Wednesday, August 23, 2006

Back in the USSR


Last night, I had a dinner at Bacchus Restaurant with a Japanese government official and my friends Yasuko and Yoko. Yummy Lebanese food, a lot of laugh and the official's interesting adventure stories about Middle East and Africa. I had a good time.

I miss traveling. I used to travel a lot. My first travel abroad was to the former Soviet Union in 1989. I and my late friend, Yumiko, flew from Niigata Airport of Japan to Khabarovsk. We took the Siberian Express (not really an "express"...) from there to Irkutsuk, "Paris in Siberia" (um, yeah, kinda). It took 3 days. Then we flew from there to Moscow, where we walked around desperately looking for something edible.....and we suddenly found the shining big "M" sign...Woo hoo~! Vive capitalism!.....then it turned out to be a sign of a metro station. Yes, it was the pre-McDonald era of Moscow. We finally found a local restaurant filled with proletarian comrades. Yumiko actually fainted when she tasted a bowl of rice gruel there....I couldn't explain the real reason to the restaurant people (I spoke some Russian then)....she fainted because the food was so terrible.

Anyways, we kept going....from Moscow to Kiev (now the capitol of Ukraine), Leningrad (now St. Petersburg) , Murmansk (a port town in the Arctic Circle), Tbilisi (now the capitol of Georgia), Tashkent (now the capitol of Uzbekistan) and Samarkand. Samarkand is beautiful. Poets and historians called it "Rome of the East" or "The pearl of the Eastern Moslem World." It really is.

I made another trip to the Soviet Union in March of 1990 (I think). Thanks to the Glasnost policy promoted by Mikhail Gorbachev, I could visit my grandfather's grave in Ulan Ude, a small city near the lake Baikal. Nope, my grandfather was not Russian. He was captured by the Russians in northern China (he was deployed by the Imperial Japan) and sent to a labor camp. According to the available record, he died there from typhoid. He was 36. I also visited Yakutsuk to see a frozen mammoth.... and I was frozen there. It was -35F. Seriously. I also went to Sakhalin and Irkutsuk. I visited Russia again in 1999 with my parents. My dad wanted to see the grave of his father whom he barely remembered. I saw my dad crying for the first time.

Ok, other countries I've ever visited so far......Vietnam (5 times), Thailand (7 times), Cambodia (twice, one time for sightseeing another for internship), Laos, Bangladesh, China, Hong Kong (3 times), Singapore (I believe Singaporean boys are the cutest), Argentina, Chile, Uruguay and Cuba. I may talk about those trips sometime.

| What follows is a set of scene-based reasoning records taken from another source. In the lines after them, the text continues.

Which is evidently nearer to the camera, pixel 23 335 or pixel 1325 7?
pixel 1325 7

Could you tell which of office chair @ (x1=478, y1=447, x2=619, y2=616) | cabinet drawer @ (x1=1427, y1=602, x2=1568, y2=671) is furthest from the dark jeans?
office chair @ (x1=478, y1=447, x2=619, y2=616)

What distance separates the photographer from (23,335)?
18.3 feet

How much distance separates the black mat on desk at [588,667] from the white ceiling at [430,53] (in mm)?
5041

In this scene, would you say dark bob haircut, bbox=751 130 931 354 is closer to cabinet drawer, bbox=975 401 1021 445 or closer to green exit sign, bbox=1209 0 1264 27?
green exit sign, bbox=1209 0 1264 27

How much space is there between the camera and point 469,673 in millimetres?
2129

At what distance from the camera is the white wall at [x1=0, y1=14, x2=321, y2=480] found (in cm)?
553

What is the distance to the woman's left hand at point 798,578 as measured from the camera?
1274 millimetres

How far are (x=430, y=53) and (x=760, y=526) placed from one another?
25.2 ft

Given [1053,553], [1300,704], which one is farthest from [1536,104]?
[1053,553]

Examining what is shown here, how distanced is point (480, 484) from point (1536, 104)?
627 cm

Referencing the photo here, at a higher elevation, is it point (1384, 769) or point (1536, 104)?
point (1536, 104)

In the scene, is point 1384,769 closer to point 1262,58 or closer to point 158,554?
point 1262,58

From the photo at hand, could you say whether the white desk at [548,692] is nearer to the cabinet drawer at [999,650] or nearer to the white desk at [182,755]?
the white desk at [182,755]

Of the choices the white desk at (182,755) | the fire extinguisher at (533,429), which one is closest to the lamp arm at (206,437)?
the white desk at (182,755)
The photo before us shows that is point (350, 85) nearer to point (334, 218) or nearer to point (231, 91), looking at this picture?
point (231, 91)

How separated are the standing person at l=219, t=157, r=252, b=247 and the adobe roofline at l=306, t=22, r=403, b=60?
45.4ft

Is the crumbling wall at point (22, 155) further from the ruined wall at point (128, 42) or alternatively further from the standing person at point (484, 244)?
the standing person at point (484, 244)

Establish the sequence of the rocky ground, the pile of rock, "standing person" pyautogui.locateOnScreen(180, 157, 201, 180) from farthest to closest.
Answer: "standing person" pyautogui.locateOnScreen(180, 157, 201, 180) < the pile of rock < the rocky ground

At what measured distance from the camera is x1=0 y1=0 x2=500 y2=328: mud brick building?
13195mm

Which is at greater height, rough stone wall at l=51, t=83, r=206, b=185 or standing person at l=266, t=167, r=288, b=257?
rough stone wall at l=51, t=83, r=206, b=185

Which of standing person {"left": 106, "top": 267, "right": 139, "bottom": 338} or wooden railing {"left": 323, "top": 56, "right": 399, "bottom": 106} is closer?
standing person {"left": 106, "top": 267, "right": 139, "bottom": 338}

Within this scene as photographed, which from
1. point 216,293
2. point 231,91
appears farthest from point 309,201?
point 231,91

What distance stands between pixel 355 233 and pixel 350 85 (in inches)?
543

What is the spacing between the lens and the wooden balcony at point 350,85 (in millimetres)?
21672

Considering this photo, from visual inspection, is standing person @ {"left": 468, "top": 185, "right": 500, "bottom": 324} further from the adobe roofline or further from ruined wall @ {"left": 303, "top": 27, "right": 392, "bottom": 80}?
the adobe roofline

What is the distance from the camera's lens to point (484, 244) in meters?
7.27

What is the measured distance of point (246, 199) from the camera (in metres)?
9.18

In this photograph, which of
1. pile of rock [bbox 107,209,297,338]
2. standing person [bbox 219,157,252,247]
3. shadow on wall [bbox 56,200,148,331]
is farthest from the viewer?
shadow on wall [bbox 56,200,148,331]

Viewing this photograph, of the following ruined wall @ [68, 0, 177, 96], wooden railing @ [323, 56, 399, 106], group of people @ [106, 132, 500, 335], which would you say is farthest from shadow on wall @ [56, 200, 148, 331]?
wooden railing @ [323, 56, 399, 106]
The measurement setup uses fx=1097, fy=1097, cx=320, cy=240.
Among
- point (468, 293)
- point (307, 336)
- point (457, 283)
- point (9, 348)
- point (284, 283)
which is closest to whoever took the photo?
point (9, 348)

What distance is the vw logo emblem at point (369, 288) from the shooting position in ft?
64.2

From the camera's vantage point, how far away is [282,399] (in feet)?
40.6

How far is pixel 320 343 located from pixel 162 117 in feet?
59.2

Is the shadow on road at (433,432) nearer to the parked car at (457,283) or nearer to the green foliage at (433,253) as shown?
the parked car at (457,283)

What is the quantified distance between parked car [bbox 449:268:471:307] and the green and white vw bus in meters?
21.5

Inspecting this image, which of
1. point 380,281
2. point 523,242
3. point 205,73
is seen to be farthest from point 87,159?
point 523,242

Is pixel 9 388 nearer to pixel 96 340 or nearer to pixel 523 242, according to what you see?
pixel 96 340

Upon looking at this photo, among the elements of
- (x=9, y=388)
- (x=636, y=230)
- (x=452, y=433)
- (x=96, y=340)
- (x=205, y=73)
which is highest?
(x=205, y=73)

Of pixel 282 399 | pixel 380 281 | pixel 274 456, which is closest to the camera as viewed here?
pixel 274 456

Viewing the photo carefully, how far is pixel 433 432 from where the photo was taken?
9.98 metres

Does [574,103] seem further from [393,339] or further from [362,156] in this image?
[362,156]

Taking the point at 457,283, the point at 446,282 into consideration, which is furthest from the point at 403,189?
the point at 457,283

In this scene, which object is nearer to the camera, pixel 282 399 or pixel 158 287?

BTW, the movie "Good Bye, Lenin!" is a great movie. I loved it.

2 comments:

diablo said...

nice rememberance. i'd like to go to russia sometime although now doesn't seem like the best of times and it may only get worse.

love bacchus! why haven't we gone there together?

and i agree, good bye lenin is a great movie. too bad they all die. just kidding.

vuboq said...

She fainted because the food was so bad?!?! That must have been some seriously awful rice.

I need to watch goodbye lenin. I think I had it at one point, but never got around to watching and eventually returned it. Yes, I'm weird, but I do that a lot with Netflix movies.